Again, my point about The Transparent Society.  It is only pure-anonymity that lets bastards like this operate. (There are versions of pseudonymity that would be win-wins, letting us have all the good-liberating aspects of anonymity, while eliminating the worst; a huge business opportunity, for the right innovators.)

The imbalance of power between trolls/stalkers and their victims is increasingly a topic of concerned discussion.  Again and again, the talk turns to finding ways to shield the IDs of victims… which never works… rather than outing the harrassers, which will inherently work, but  is presently difficult to achieve. See: YouTube and Patreon have allowed harassers to turn their abuse into a paid profession.
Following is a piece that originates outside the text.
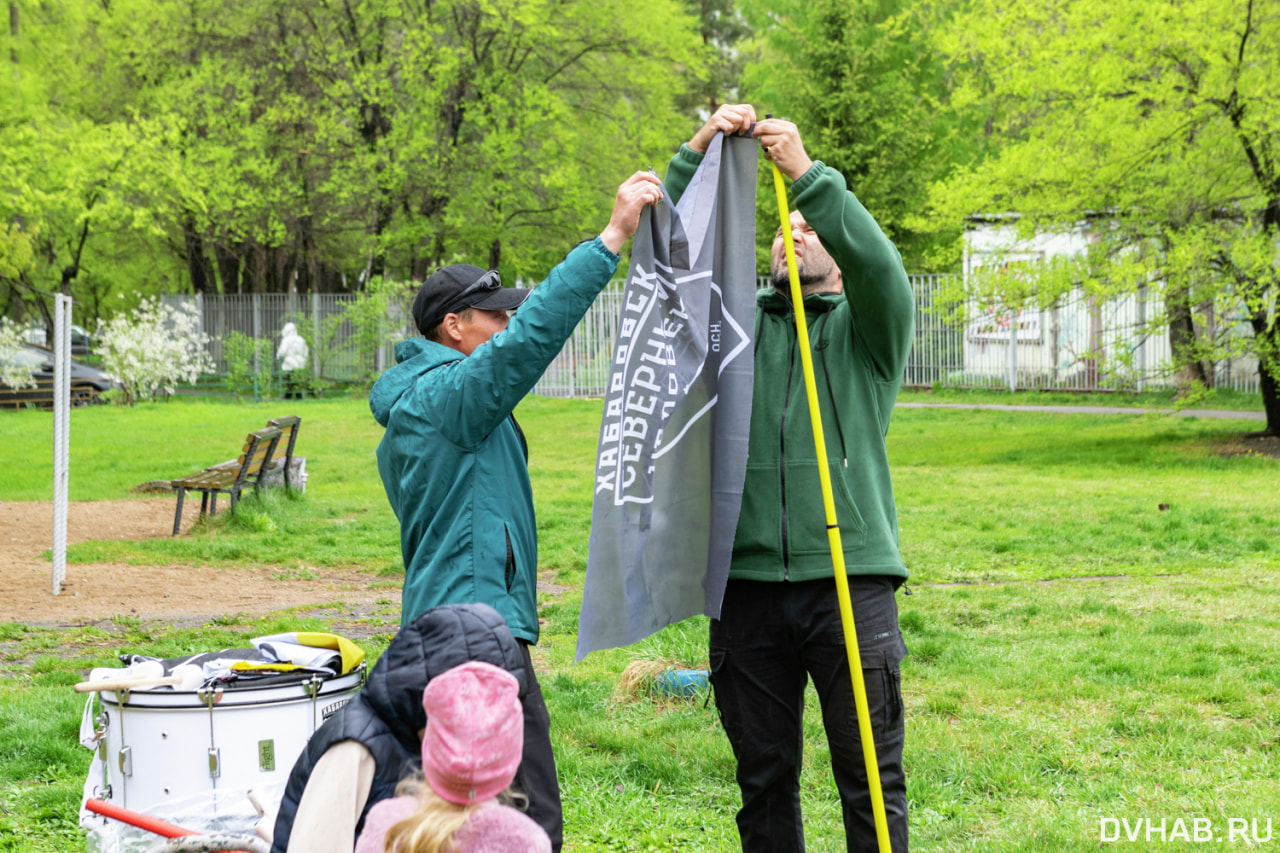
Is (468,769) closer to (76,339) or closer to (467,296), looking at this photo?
(467,296)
Again.  Accountability is the light that sears most kinds of bad guys, whether they operate in criminality or in high places.





Policy matters... and Misc Universe...

 “This Tool Tells You When Governments Have Infected Your Computer…”  To be honest, I’d be more wary of clicking on some blogged app that offers to check your computer for government spies.  Anyone have some expertise on this to share in comments? 




An exceptionally cogent explanation and run-down on the vexing issue of "net neutrality"... and why you should care: Say Hello to the Ubernet in the Economist.

Startup website Cloverpop wants to help you make critical life decisions. 

An unusually thoughtful rumination on what the information age does for our abilities to think, to be aware, to engage in new literacies and to collaborate.  

Are evil corporations or evil.gov already using “sock Puppets” to manipulate user feedback data and skew the Internet?  Making some interest groups or policies seem way-more popular than they really are? (Or less?)  Sock puppets also up viewership ratings and inflate the number of comments under a thread to give it buzz.

“Reddit expects people to try and game the system, so has many defences in place. Still, Thinkst managed to breach those defences easily.” Also -- “…new technologies promise freedom, but then get subverted by the powers-that-be and actually end up working against you.




Can something be done?  In fact, yes. I have the outline of a business… a whole industry … in pseudonymous reputation conveyance/management… that would entirely change this entire landscape, allowing both more freedom and more accountability. Alas, VCs are only interested in clones of same-old ideas from the 1990s.